As to whether a great play will ever one day be able to do justice to these times, she is doubtful. ‘I heard someone saying the other day that what we are going through is unprecedented, but that word doesn’t even begin to cover it. It’s something that’s epic – that’s actually Biblical – in it’s scope and I don’t think any of us can really quite cope with the scale of it.

‘We focus on maybe our weekly forays to the shops and our own lives because we can’t even begin to think of the effect it’s having on the whole world. I don’t believe any playwright could capture that. In his very prime, Shakespeare maybe – just maybe – but he alone could ever have found the words to describe this.’

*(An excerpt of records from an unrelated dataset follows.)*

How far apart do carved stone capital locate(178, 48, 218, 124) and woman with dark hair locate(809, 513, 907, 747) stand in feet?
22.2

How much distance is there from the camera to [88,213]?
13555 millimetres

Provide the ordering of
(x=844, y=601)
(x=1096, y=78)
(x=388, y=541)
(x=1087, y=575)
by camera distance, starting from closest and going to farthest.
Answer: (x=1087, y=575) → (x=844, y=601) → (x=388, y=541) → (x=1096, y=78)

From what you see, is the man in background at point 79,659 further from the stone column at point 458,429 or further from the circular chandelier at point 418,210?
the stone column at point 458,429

Still, as anyone who has ever tried picking a fight with Barber on Twitter knows only too well, she is not a lady who surrenders easily. Her final words to me are characteristically defiant. ‘People talk a lot about the Spanish flu and it seems as if we are going to have to go through that whole process again. A lockdown, followed by an easing of that, followed by more deaths – more, in the case of the Spanish flu, than died in the First World War. That’s the depressing part. The thing to focus on is that awful time was followed by the Roaring Twenties. They roared precisely because people appreciated each other more than they’d ever done before and they appreciated what they’d previously taken for granted. I tell you that, after all of this, I’m going to party like I’ve never partied before. I’ve no doubt that we all are.’